A obrigatoriedade da vacinação foi usada pelos republicanos como pretexto contra o presidente Rodrigues Alves. Após um encontro no Centro das Classes Operárias, em 5 de novembro de 1904, liderado pelo senador republicano Lauro Sodré, foi criada a Liga Contra Vacina Obrigatória.
Argumento
Oswaldo Cruz defendia que em diversos países da Europa, a vacina havia sido aplicada e tinha salvado vidas. Os políticos, porém, se mostravam contrários e as pessoas acreditavam, por falta de informação, que a invasão às suas casas se tornaria algo corriqueiro – para vacinar as pessoas, os agentes de saúde tinham autorização para entrar nas casas. Além disso, a população não entendia a ciência por trás da vacina: por ser feita a partir do vírus causador da varíola bovina, circulavam boatos de que quem tomasse o imunizante passaria a se parecer com um boi.
Revolta
Em 10 de novembro a revolta começou, liderada pela Liga Contra Vacina Obrigatória. “Houve de tudo ontem. Tiros, gritos, vaias, interrupção de trânsito, estabelecimentos e casas de espetáculos fechadas, bondes assaltados e bondes queimados, lampiões quebrados à pedrada, árvores derrubadas, edifícios públicos e particulares deteriorados”, noticiava a edição de 14 de novembro do jornal Gazeta de Notícias, do Rio de Janeiro.

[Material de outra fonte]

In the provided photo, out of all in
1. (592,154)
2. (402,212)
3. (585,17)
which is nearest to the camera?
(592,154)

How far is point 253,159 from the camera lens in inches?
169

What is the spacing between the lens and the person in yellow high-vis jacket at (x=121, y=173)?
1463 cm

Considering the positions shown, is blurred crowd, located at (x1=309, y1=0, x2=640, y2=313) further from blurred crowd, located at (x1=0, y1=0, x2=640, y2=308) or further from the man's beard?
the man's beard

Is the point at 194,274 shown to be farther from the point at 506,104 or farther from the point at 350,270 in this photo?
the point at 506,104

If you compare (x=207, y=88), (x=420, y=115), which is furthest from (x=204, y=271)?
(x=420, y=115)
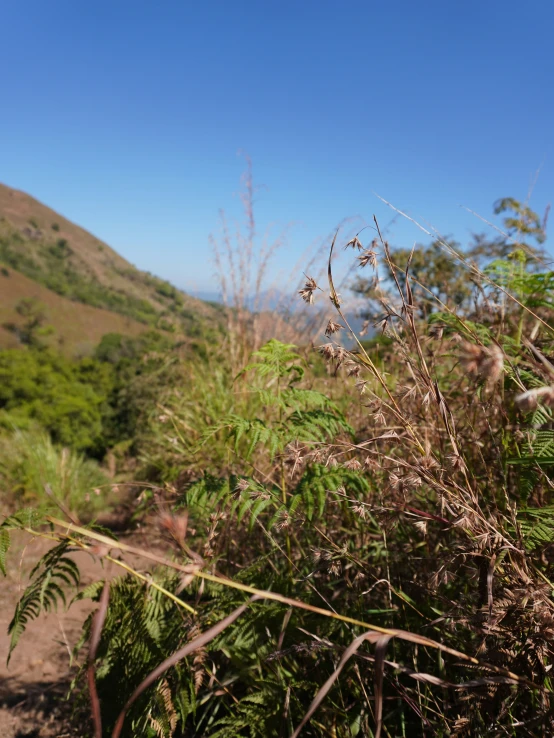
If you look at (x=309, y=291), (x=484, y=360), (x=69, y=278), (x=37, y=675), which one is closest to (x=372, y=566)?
(x=309, y=291)

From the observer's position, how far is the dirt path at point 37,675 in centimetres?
154

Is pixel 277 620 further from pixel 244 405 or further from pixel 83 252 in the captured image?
pixel 83 252

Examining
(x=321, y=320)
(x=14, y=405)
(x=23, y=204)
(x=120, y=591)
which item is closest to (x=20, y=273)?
(x=23, y=204)

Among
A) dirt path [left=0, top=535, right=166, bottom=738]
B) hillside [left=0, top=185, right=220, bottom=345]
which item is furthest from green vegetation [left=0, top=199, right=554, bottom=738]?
hillside [left=0, top=185, right=220, bottom=345]

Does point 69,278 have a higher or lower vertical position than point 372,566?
lower

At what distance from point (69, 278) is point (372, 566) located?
53105 mm

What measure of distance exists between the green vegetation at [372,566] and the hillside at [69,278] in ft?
79.3

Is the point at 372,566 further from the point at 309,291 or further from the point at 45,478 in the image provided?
the point at 45,478

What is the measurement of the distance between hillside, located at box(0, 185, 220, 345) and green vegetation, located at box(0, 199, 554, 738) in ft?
79.3

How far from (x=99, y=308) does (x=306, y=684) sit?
143 ft

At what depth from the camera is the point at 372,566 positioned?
124cm

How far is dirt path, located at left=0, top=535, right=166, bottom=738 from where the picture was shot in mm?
1541

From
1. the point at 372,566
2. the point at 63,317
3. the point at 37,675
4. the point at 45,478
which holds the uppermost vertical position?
the point at 372,566

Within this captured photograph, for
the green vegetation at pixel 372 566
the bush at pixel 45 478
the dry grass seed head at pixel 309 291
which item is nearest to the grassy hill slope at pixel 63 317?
the bush at pixel 45 478
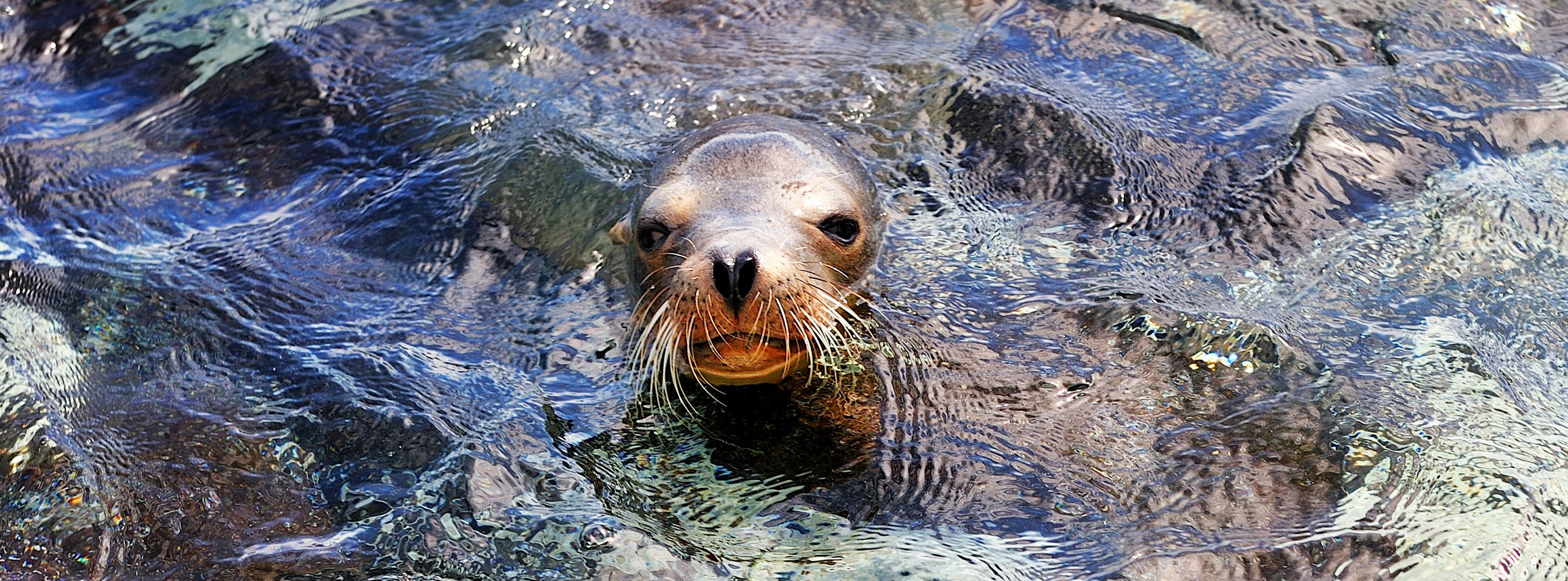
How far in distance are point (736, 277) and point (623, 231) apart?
125 cm

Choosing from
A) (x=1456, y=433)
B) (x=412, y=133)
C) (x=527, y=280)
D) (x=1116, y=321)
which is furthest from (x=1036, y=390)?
(x=412, y=133)

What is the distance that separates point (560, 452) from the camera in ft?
13.9

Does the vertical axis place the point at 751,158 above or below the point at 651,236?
above

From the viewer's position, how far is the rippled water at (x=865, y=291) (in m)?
3.81

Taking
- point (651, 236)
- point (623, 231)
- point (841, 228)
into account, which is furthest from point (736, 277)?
point (623, 231)

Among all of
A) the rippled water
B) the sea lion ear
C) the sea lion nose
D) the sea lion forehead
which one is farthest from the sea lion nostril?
the sea lion ear

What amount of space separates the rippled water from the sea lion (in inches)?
9.4

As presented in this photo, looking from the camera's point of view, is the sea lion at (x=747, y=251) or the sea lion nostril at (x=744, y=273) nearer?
the sea lion nostril at (x=744, y=273)

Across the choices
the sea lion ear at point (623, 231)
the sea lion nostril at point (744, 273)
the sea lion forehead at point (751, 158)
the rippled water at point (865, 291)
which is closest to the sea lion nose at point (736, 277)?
the sea lion nostril at point (744, 273)

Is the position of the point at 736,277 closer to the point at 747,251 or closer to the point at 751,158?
the point at 747,251

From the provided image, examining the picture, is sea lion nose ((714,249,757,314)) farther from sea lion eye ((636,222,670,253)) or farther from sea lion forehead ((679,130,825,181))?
sea lion forehead ((679,130,825,181))

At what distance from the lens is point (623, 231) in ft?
16.2

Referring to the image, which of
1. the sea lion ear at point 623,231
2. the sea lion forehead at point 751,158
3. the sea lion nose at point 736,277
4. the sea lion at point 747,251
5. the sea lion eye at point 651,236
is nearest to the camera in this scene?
the sea lion nose at point 736,277

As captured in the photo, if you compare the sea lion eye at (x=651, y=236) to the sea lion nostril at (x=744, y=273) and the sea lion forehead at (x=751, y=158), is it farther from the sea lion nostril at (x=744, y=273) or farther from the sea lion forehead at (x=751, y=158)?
the sea lion nostril at (x=744, y=273)
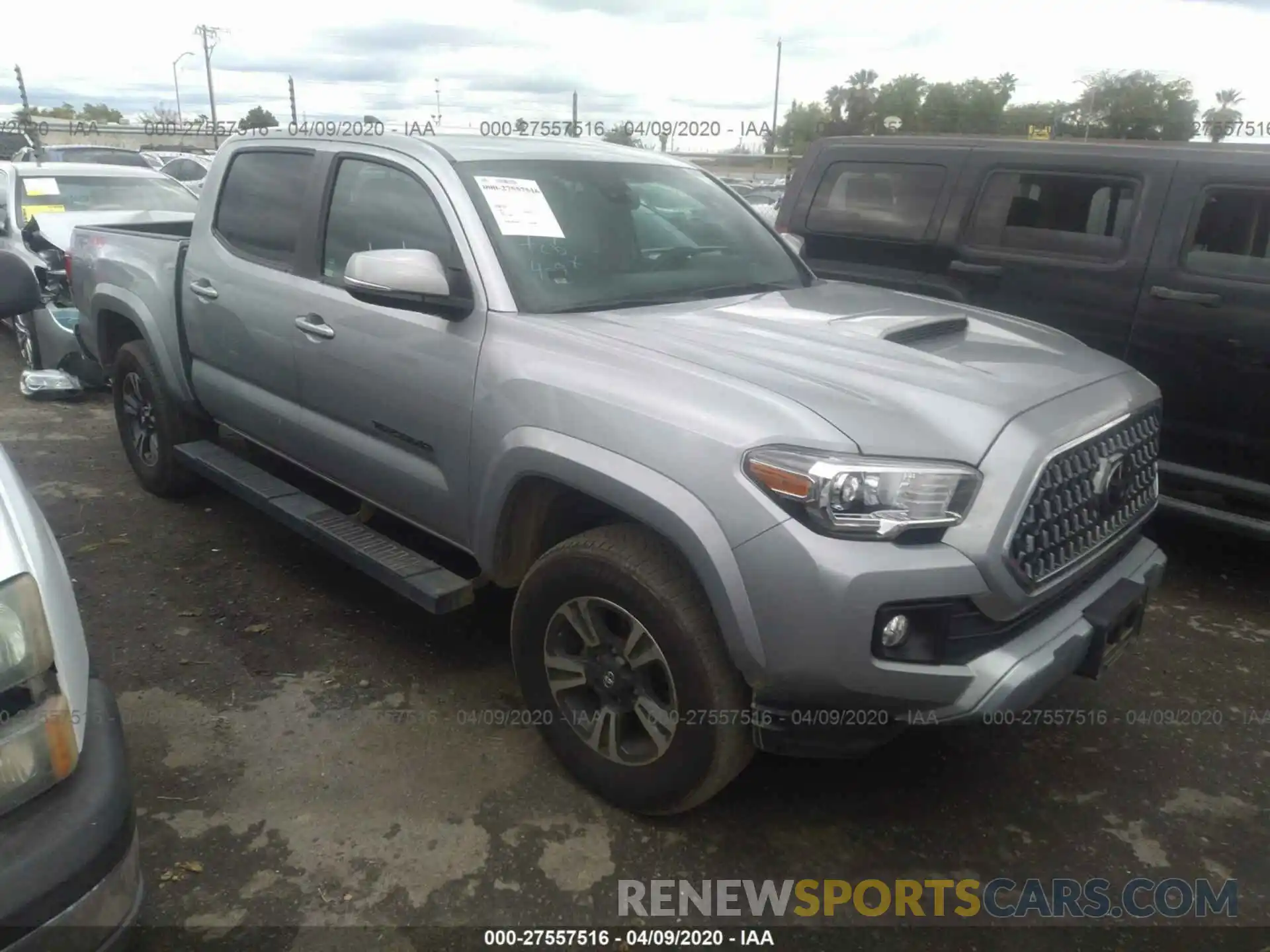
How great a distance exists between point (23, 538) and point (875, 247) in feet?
15.0

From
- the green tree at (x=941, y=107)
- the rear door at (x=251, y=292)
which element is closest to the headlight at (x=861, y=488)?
the rear door at (x=251, y=292)

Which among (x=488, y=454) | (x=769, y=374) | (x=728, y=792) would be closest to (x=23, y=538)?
(x=488, y=454)

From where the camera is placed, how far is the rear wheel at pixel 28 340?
7.20 m

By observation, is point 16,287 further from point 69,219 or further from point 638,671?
point 69,219

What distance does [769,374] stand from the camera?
239cm

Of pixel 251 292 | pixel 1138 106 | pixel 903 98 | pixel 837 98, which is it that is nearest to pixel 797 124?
pixel 837 98

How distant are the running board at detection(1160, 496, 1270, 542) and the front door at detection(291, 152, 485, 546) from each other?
3.16 meters

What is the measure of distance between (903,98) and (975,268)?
56.2 ft

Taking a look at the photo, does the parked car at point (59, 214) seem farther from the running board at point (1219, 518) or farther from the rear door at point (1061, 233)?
the running board at point (1219, 518)

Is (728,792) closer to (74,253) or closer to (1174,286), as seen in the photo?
(1174,286)

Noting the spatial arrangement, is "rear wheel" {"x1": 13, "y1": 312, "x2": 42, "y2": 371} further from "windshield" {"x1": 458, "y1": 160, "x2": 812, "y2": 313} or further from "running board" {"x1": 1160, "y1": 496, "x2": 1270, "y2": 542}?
"running board" {"x1": 1160, "y1": 496, "x2": 1270, "y2": 542}

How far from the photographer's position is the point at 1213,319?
415 centimetres

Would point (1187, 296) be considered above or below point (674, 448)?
above

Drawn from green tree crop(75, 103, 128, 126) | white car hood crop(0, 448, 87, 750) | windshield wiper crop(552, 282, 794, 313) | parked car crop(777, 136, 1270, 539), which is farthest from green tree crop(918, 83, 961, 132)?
green tree crop(75, 103, 128, 126)
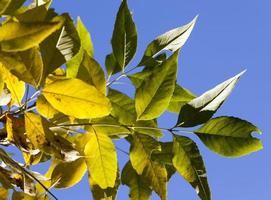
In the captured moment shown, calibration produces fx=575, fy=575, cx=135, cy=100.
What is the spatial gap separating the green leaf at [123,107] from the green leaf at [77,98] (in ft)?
0.54

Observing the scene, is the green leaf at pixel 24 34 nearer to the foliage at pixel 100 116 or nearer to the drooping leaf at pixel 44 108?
the foliage at pixel 100 116

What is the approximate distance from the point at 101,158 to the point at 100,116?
16 centimetres

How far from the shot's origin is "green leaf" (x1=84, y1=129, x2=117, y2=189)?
916 millimetres

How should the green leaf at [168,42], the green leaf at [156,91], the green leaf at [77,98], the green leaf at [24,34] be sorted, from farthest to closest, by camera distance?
the green leaf at [168,42] < the green leaf at [156,91] < the green leaf at [77,98] < the green leaf at [24,34]

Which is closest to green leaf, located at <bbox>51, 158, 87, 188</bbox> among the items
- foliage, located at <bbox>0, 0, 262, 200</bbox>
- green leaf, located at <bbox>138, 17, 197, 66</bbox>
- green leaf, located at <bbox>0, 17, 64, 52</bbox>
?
foliage, located at <bbox>0, 0, 262, 200</bbox>

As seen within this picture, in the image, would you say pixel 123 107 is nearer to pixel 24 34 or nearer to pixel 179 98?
pixel 179 98

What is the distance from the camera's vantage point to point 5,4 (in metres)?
0.70

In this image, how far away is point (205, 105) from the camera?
95 centimetres

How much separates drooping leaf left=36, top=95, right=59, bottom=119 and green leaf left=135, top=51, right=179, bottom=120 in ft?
0.46

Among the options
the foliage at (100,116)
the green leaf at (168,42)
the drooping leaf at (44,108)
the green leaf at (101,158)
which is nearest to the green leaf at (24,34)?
the foliage at (100,116)

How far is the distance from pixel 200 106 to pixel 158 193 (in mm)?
158

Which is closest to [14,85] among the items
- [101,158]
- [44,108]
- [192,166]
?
[44,108]

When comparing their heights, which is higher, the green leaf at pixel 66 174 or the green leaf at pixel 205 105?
the green leaf at pixel 205 105

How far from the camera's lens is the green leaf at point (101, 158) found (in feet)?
3.00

Os embates com a polícia começaram com uma reunião entre pessoas contrárias à lei, principalmente estudantes. Durante dias, mais de duas mil pessoas protestaram e combateram as forças do governo. As lojas fecharam, o transporte público estava um caos.
Além das 945 prisões, 110 pessoas feridas e 30 mortos, cerca de 461 presos foram deportados para o norte e condenados a trabalhos forçados.
Como a revolta foi controlada
Com a escalada dos confrontos, em 16 de novembro foi decretado estado de sítio (determinação que suspende temporariamente os direitos dos cidadãos). O governo conseguiu controlar a situação. O movimento foi perdendo força e se desarticulando.
No mesmo dia 16, o presidente Rodrigues Alves revogou a lei, mas manteve Oswaldo Cruz, principal alvo das manifestações, como diretor geral de saúde pública.
Vacinação voluntária após a revolta
Em 1906, dois anos após a Revolta da Vacina, o número de mortes causadas pela varíola despencou para nove casos. Mas em 1908, uma intensa epidemia da doença elevou esse número para 6.500 pessoas. Com medo da varíola, a população começou a procurar voluntariamente os postos de saúde para se vacinar, tomando como exemplo o baixo número de casos dos anos anteriores.
Atualmente, a varíola é uma doença que ficou no passado. Desde 1980 ela é considerada erradicada pela Organização Mundial da Saúde (OMS).